プルルル……プルルル……。
携帯電話は尚も鳴り続けていた。
ヒューという風の音とプルルル……という電子音。僕の耳にはたしかにその両方の音が聞こえていた。
でも吹雪の中で立ち尽くしていると、しだいにその音が遠くなっていった。
体中が凍りつきそうなほど冷たくて、手足も耳も感覚が麻痺していた。
それでも目だけはやけにしっかりしていて、白い景色の中で光る赤の点滅がすごく眩しく僕の目に映った。
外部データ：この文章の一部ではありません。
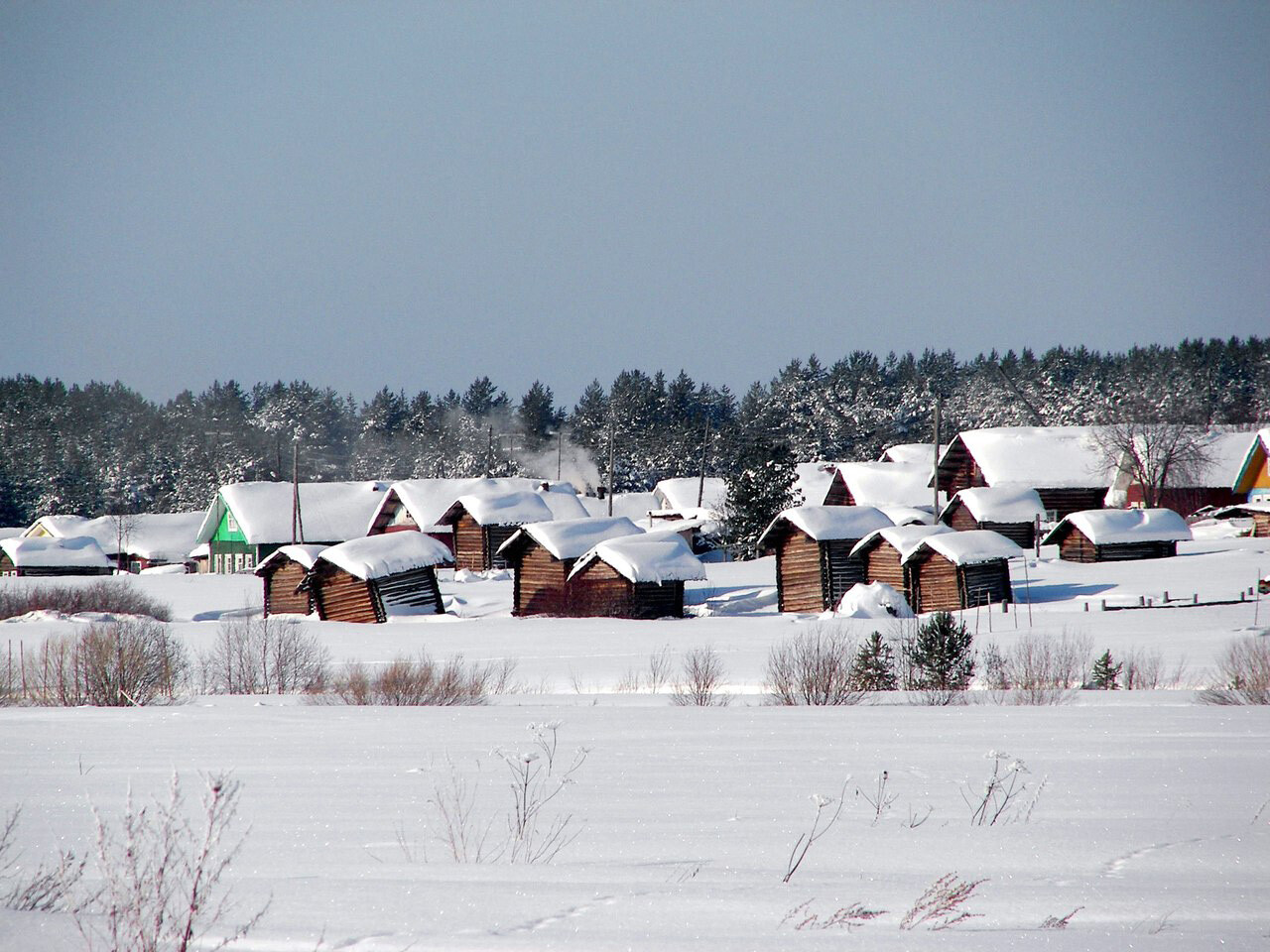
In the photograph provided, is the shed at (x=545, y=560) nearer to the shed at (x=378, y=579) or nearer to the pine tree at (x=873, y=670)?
the shed at (x=378, y=579)

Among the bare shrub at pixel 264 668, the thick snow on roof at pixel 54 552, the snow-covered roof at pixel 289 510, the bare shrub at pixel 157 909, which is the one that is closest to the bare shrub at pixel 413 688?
the bare shrub at pixel 264 668

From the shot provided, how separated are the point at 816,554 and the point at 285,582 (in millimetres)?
19184

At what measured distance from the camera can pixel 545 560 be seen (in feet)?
121

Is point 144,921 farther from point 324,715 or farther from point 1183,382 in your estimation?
point 1183,382

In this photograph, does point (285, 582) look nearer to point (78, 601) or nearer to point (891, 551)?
point (78, 601)

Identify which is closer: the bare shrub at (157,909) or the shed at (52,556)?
the bare shrub at (157,909)

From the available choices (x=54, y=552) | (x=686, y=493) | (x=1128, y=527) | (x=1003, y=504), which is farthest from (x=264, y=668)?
(x=686, y=493)

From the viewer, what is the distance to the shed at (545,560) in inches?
1427

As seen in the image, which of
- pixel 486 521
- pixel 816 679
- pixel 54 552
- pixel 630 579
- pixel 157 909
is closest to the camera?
pixel 157 909

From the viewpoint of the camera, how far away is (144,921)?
4.50 meters

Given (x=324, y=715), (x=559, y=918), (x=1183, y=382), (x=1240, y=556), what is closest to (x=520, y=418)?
(x=1183, y=382)

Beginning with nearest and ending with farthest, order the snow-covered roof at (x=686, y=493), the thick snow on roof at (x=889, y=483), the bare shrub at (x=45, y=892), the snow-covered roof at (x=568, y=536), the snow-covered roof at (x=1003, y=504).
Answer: the bare shrub at (x=45, y=892) < the snow-covered roof at (x=568, y=536) < the snow-covered roof at (x=1003, y=504) < the thick snow on roof at (x=889, y=483) < the snow-covered roof at (x=686, y=493)

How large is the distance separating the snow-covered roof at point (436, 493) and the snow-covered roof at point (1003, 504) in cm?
2291

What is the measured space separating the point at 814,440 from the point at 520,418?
36315 millimetres
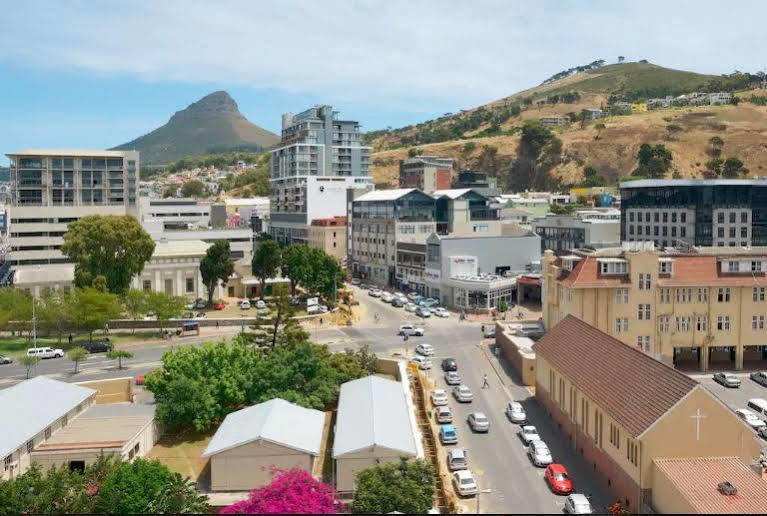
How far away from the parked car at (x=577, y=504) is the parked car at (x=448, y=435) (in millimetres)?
8154

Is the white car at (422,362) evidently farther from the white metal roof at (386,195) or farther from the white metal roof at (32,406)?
the white metal roof at (386,195)

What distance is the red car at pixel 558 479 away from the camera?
92.5 feet

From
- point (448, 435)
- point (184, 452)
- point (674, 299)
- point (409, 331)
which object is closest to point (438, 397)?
point (448, 435)

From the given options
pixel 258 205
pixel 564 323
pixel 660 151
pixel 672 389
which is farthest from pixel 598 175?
pixel 672 389

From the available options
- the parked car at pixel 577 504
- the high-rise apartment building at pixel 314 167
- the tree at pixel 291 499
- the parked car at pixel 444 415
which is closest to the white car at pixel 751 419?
the parked car at pixel 577 504

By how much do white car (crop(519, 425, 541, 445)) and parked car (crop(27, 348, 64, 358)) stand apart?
1447 inches

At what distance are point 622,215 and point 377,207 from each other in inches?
1184

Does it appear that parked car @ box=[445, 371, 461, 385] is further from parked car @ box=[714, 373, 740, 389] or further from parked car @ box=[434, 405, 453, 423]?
parked car @ box=[714, 373, 740, 389]

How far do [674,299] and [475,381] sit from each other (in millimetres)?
14421

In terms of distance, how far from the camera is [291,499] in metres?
20.1

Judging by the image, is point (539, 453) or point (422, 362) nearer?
point (539, 453)

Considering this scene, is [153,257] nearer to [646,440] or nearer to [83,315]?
[83,315]

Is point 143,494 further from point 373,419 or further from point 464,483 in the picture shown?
point 464,483

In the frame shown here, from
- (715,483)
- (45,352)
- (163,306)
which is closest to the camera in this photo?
(715,483)
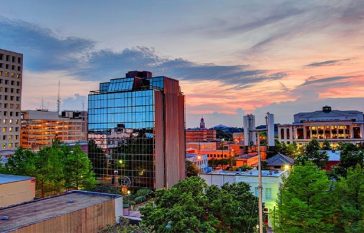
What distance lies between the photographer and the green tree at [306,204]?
24078 millimetres

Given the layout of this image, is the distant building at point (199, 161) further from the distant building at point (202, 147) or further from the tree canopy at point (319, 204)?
the tree canopy at point (319, 204)

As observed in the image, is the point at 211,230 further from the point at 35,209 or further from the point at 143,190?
the point at 143,190

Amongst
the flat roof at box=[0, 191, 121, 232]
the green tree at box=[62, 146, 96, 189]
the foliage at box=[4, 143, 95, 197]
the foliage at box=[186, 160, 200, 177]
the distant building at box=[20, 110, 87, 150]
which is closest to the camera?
the flat roof at box=[0, 191, 121, 232]

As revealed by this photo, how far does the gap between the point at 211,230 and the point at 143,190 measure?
121 feet

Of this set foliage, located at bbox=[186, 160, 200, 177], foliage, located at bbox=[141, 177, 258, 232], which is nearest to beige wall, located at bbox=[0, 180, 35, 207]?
foliage, located at bbox=[141, 177, 258, 232]

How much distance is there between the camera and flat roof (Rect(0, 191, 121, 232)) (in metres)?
22.3

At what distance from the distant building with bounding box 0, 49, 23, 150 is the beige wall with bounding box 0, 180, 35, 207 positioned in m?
79.4

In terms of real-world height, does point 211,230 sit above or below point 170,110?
below

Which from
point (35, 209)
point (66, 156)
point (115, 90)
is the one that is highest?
point (115, 90)

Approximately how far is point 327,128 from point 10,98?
145 m

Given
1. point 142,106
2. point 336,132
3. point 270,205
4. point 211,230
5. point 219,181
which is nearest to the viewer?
point 211,230

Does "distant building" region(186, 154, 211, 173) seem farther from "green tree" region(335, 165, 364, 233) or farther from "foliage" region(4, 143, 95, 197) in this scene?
"green tree" region(335, 165, 364, 233)

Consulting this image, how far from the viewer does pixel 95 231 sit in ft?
85.4

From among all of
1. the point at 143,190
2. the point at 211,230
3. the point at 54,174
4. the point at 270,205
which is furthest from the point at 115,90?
the point at 211,230
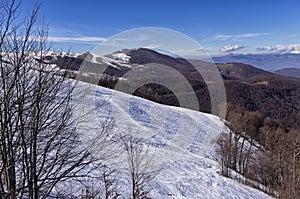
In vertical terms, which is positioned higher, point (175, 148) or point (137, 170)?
point (137, 170)

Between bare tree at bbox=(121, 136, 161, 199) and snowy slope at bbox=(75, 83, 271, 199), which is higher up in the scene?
bare tree at bbox=(121, 136, 161, 199)

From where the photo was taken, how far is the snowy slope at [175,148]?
1634cm

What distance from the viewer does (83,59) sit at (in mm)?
7566

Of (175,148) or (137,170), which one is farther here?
(175,148)

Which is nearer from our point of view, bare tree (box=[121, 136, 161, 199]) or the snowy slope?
bare tree (box=[121, 136, 161, 199])

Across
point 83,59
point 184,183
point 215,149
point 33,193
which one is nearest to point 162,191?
point 184,183

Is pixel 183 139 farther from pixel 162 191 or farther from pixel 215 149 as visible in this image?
pixel 162 191

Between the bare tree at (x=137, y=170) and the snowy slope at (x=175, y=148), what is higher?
the bare tree at (x=137, y=170)

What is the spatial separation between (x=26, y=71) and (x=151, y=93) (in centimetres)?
4658

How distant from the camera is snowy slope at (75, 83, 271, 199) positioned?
16.3 metres

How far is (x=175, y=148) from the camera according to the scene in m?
25.0

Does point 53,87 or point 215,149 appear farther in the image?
point 215,149

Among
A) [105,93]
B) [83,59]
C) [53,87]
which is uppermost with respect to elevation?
[83,59]

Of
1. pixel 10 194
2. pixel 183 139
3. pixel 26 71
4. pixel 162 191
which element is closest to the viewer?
pixel 10 194
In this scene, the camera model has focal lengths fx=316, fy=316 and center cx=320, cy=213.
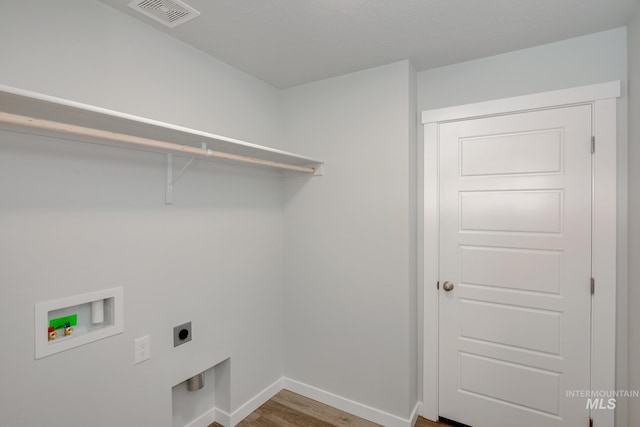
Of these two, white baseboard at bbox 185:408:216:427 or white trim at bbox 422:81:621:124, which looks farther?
white baseboard at bbox 185:408:216:427

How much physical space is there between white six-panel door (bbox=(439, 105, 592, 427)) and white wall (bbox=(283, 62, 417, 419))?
299 millimetres

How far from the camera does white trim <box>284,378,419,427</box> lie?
2104 mm

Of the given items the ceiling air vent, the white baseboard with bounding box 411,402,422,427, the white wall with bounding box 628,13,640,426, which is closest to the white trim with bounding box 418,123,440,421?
the white baseboard with bounding box 411,402,422,427

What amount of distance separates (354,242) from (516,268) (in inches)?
40.8

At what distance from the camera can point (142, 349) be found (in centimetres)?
165

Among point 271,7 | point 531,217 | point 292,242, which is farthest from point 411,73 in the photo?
point 292,242

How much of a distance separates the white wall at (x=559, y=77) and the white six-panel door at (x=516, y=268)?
5.5 inches

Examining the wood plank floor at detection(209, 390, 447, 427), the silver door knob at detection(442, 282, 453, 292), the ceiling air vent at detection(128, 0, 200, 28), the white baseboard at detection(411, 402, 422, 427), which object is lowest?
the wood plank floor at detection(209, 390, 447, 427)

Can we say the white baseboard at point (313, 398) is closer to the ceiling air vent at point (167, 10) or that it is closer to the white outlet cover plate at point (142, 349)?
the white outlet cover plate at point (142, 349)

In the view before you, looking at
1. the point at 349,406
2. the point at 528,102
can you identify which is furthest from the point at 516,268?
the point at 349,406

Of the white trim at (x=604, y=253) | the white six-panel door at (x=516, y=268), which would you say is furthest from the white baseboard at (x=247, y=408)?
the white trim at (x=604, y=253)

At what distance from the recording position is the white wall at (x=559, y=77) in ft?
5.59

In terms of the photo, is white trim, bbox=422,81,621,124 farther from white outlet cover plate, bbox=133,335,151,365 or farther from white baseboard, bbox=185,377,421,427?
white outlet cover plate, bbox=133,335,151,365

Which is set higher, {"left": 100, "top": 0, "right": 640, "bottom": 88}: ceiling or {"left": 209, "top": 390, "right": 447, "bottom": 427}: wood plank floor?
{"left": 100, "top": 0, "right": 640, "bottom": 88}: ceiling
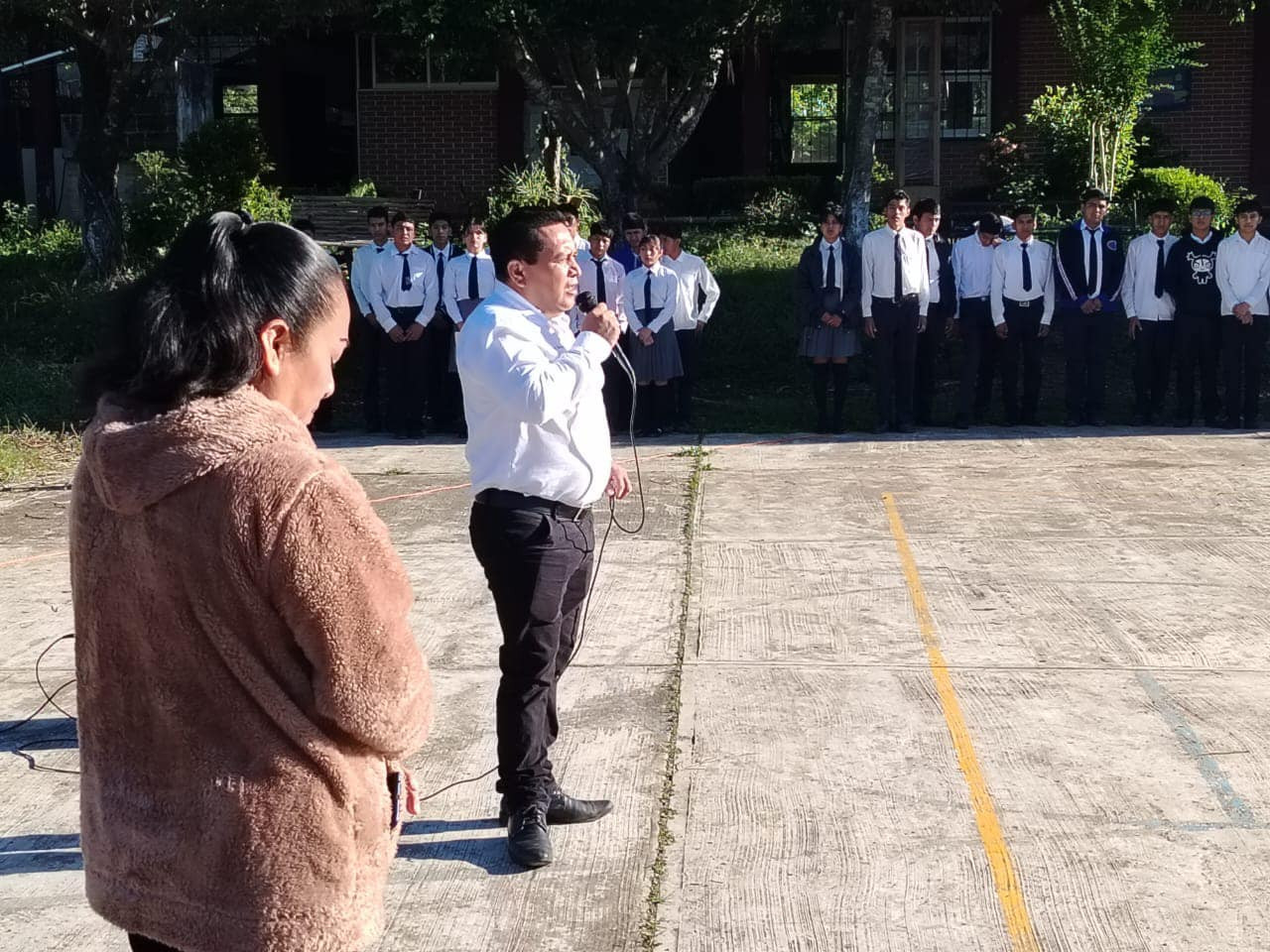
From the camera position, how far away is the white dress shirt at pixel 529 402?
4.34 meters

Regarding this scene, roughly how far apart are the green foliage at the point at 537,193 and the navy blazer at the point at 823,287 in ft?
18.3

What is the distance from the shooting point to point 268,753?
2189 millimetres

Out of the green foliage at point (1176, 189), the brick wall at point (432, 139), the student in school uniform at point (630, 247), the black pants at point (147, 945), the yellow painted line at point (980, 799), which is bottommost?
the yellow painted line at point (980, 799)

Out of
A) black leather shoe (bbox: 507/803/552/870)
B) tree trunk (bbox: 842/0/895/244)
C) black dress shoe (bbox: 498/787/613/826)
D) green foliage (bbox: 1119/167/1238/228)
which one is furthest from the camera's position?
green foliage (bbox: 1119/167/1238/228)

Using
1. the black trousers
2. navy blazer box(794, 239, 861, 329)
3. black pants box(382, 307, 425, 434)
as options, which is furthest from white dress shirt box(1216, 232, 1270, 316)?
black pants box(382, 307, 425, 434)

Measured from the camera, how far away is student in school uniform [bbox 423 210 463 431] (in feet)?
44.8

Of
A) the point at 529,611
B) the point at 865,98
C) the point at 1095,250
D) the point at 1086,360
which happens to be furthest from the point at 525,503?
the point at 865,98

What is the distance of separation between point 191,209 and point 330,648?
17217mm

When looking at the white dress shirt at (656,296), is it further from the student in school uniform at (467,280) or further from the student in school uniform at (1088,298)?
the student in school uniform at (1088,298)

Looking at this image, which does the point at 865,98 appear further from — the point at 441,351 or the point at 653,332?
the point at 441,351

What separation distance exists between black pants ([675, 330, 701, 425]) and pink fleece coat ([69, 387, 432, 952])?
11.4m

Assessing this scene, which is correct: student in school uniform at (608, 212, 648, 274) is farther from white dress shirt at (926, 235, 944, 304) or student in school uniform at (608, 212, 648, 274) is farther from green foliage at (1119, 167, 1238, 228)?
green foliage at (1119, 167, 1238, 228)

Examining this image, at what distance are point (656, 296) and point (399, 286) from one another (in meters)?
2.32

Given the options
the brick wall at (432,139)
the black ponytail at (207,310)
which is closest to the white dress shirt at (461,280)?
the brick wall at (432,139)
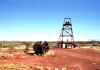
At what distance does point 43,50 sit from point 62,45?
17.6 meters

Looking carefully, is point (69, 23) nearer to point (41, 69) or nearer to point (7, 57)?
point (7, 57)

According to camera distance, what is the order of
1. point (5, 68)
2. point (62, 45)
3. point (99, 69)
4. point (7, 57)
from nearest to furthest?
point (5, 68) < point (99, 69) < point (7, 57) < point (62, 45)

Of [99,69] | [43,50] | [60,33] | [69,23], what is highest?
[69,23]

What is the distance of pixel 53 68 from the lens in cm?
1549

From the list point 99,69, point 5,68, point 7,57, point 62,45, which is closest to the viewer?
point 5,68

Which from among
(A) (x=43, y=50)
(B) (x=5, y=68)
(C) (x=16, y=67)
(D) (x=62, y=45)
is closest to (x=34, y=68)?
(C) (x=16, y=67)

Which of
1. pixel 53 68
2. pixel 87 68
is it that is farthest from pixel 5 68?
pixel 87 68

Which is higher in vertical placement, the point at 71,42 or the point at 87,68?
the point at 71,42

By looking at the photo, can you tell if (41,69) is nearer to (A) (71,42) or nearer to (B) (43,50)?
(B) (43,50)

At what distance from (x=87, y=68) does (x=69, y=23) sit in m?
26.4

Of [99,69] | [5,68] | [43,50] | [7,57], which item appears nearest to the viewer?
[5,68]

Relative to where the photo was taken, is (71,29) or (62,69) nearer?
(62,69)

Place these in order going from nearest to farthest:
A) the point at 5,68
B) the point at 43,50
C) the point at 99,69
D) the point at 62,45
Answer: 1. the point at 5,68
2. the point at 99,69
3. the point at 43,50
4. the point at 62,45

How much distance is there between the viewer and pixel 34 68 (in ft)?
49.5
容赦なく降り続く雪が、僕の頭や頬を直撃した。シルバーボディーの携帯電話は、放っておくとすぐ雪に埋もれてしまいそうだった。
振り返ると、目の前に広がる景色に恐怖を覚えた。
僕たちはたしかに雪の中を歩いてここまでやってきたのに、屋上に降り積もる雪が強い風に吹かれて舞い上がり、僕らの足跡をかき消そうとしていた。 目線を遠くに置いてみても、屋上への入口のドアはまったく目に入らなかった。
僕は一瞬、今自分のいる場所は天国なのではないかと錯覚した。
恐怖の景色から目を逸らすと、やがて携帯電話が鳴り止んだ。 もう耳に電子音は聞こえていなかったけど、足元の赤い光が途絶えた事で、やっとそれを理解した。
僕はもう一度前を見つめた。でも前も後ろも景色はただ真っ白で、自分が今どっちを見ているのか分からなくなってしまいそうだった。
僕は反射的に足元の携帯電話を拾い上げ、見えないドアに向かって引き返した。 自分がどっちへ進んだらいいのかよく分からなかったけど、とにかく勘を頼りに歩き出した。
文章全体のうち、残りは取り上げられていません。